Menurut Aldo, masih banyak terjadi pelanggaran HAM terhadap ODHA melalui perlakuan diskriminatif, pengucilan, penolakan, bahkan kekerasan di lingkungan keluarga, kerja, masyarakat, birokrasi pemerintahan, bahkan sampai di tempat-tempat layanan kesehatan. Saatnya mengubah strategi penjangkauan bagi pekerja seks, melalui pendampingan, pemberdayaan, peer outreach. Perubahan kebijakan apapun yang menyangkut pekerja seks wajib melibatkan pekerja seks secara bermakna. Program HIV secara eksplisit harus mencakup dukungan hukum dan perlindungan HAM. Kekerasan terhadap pekerja seks yang selama ini terjadi harus menjadi tolak ukur dalam evaluasi kebijakan tentang kerja seks.
5. Aditya Wardhana - IAC (Indonesia AIDS Coaliton)
Aditya Wardhana sebagai perwakilan dari IAC mengawali pemaparannya dengan beberapa pembelajaran dan peran dari CSO yang concern pada isu AIDS. Program yang dijalankan CSO khususnya dengan partisipasi populasi kunci mampu menjangkau kelompok yang terpinggirkan secara sosial politik (ODHA, Pengguna Narkotika, Pekerja Seks, Gay, Waria, Transgender). Orang dengan HIV lebih tanggap dalam memahami haknya sebagai pasien. Advokasi menjadi salah satu spesialisasi populasi kunci di bidang AIDS baik di level nasional, regional maupun global. Pelibatan penuh komunitas menjadi salah satu poin penting dalam perencanaan implementasi maupun monitoring evaluasi. Tantangan kebijakan selama ini adalah koordinasi, untuk itu perlu penguatan payung hukum Perpres 75 dan modifikasi/penguatan kelembagaan KPAN. Pada aspek implementasi perlu ada Quality Assurance dari kebijakan. Aspek akuntabilitas dan transparansi dari kebijakan serta monitoring dan evaluasi program juga perlu untuk dilakukan. Dari segi pembiayaan, tidak hanya mencakup pendanaan bagi staf KPA namun juga perlu ada alokasi pendanaan APBN/APBD untuk program yang dijalankan populasi kunci.
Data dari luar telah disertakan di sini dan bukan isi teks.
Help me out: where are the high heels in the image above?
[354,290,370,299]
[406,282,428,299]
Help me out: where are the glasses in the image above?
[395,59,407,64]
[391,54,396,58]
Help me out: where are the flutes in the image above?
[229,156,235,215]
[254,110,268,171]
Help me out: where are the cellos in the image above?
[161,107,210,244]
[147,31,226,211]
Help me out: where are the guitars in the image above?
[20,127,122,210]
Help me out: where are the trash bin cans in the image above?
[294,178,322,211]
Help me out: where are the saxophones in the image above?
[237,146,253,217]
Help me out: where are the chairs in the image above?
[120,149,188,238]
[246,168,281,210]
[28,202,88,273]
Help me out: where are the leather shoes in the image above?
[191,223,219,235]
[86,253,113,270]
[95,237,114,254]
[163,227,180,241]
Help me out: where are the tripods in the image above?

Presentasi Makalah Bebas :
- Dampak Implementasi Kebijakan Penutupan Tempat Layanan Sosial Transisi untuk PSK dan Untuk Penutupan Prostitusi Terhadap Program Penanggulangan HIV-AIDS – Dewi Rochmah Khoiron, FKM Universitas Jember
- Pola dan Kinerja Kebijakan Anggaran Penanggulangan HIV dan AIDS: Studi Kasus Kota Yogyakarta, Kab. Sleman dan Kab. Bantul th 2010 s.d. 2012 – Valentina Sri Wijiyati, IDEA
19.00 – 21.30 : Membangun Jaringan Kebijakan AIDS Indonesia di Pusat dan Daerah Dalam Konteks Sistem Kesehatan
7 September 2013
08.00 – 10.00 : Pertemuan dengan peneliti dari 9 universitas.